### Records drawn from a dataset

[Start of Attachment]

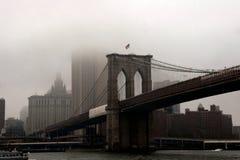Puente de Brooklyn en la niebla Imagen de archivo libre de regalías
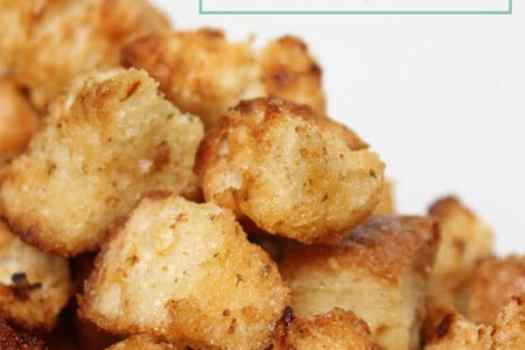 Delicious and EASY to make homemade crouton recipe. You have to try!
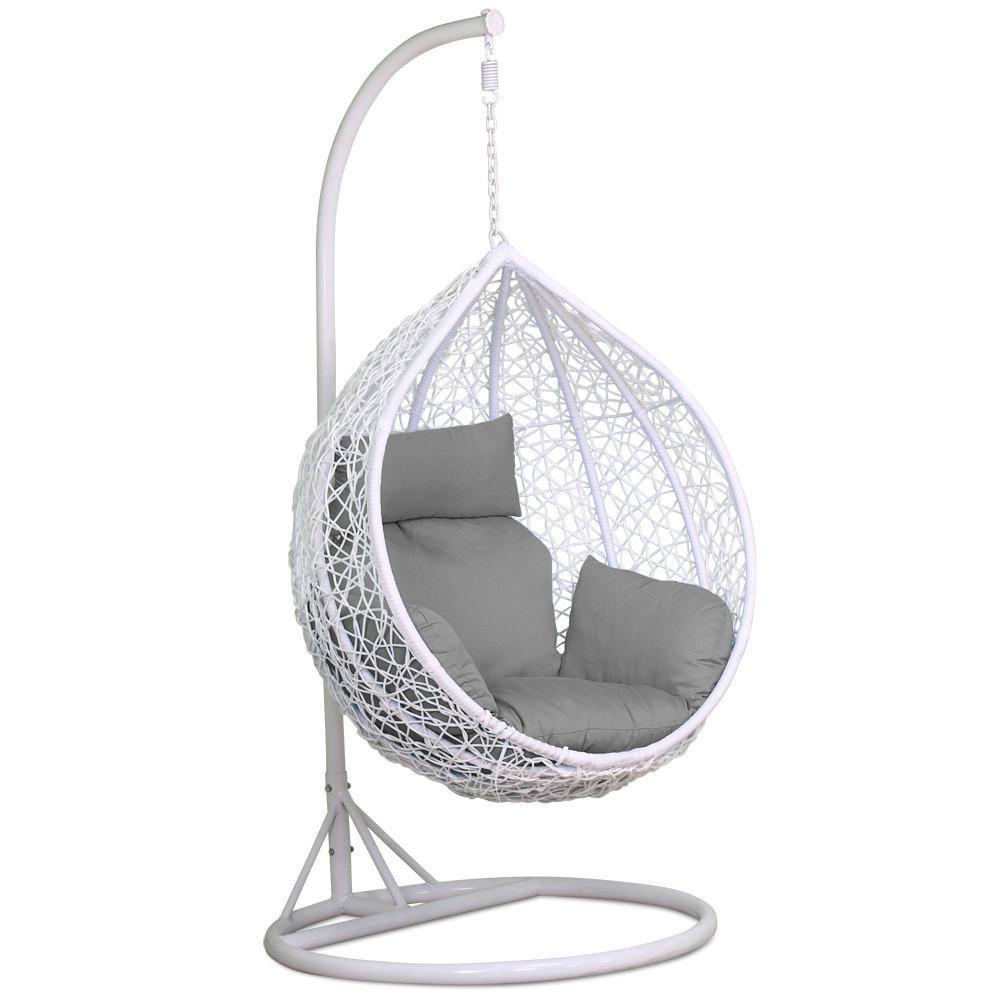 Popamazing White Rattan Swing Chair   Amazon £239.99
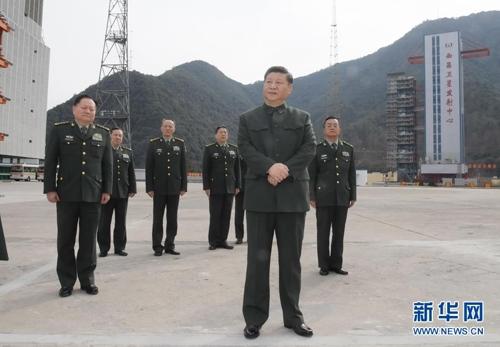 중국 쓰촨성 시창 위성발사센터 시찰하는 시진핑 주석.[신화사]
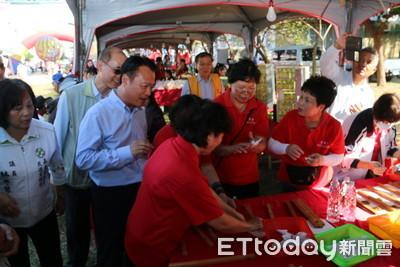 王詹樣公益信託落實在地關懷 連9年邀明華園文化扎根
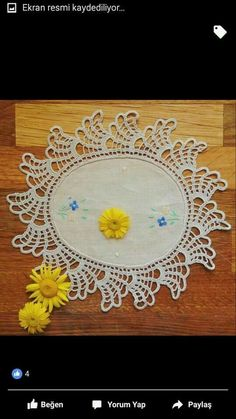 This Pin was discovered by HUZ Crochet Edging Patterns, Crochet Borders, Doily Patterns, Filet Crochet, Crochet Designs, Crochet Doilies, Crochet Lace, Cross Stitch Patterns, Knitting Patterns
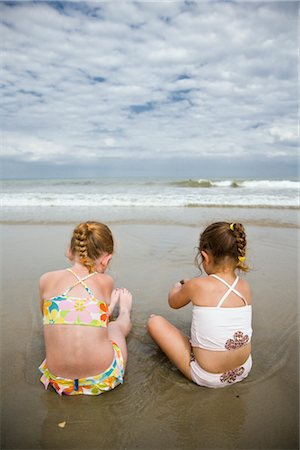 Girls Sitting on Beach, Cape Hatteras, North Carolina, USA Stock Photo - Premium Royalty-Free, Code: 600-02660011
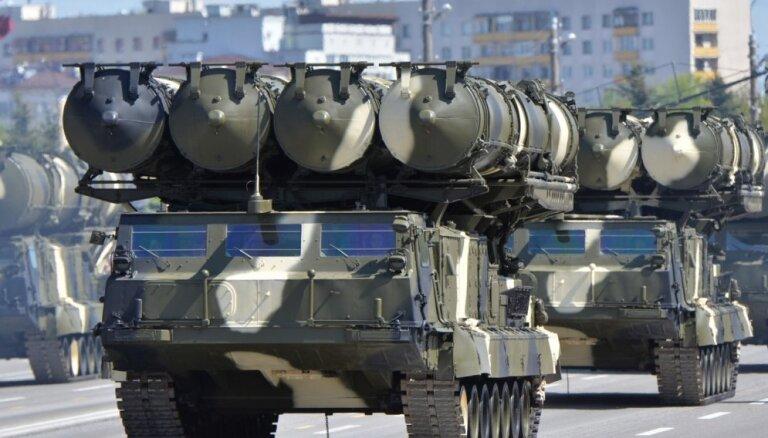 Krievija ir gatava piegādāt Irānai zenītraķešu sistēmas 'S-300'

[End of Attachment]

Apart from the pictures, all of the data should be repeated exactly.

Puente de Brooklyn en la niebla Imagen de archivo libre de regalías
 Delicious and EASY to make homemade crouton recipe. You have to try!
 Popamazing White Rattan Swing Chair   Amazon £239.99
 중국 쓰촨성 시창 위성발사센터 시찰하는 시진핑 주석.[신화사]
 王詹樣公益信託落實在地關懷 連9年邀明華園文化扎根
 This Pin was discovered by HUZ Crochet Edging Patterns, Crochet Borders, Doily Patterns, Filet Crochet, Crochet Designs, Crochet Doilies, Crochet Lace, Cross Stitch Patterns, Knitting Patterns
 Girls Sitting on Beach, Cape Hatteras, North Carolina, USA Stock Photo - Premium Royalty-Free, Code: 600-02660011
 Krievija ir gatava piegādāt Irānai zenītraķešu sistēmas 'S-300'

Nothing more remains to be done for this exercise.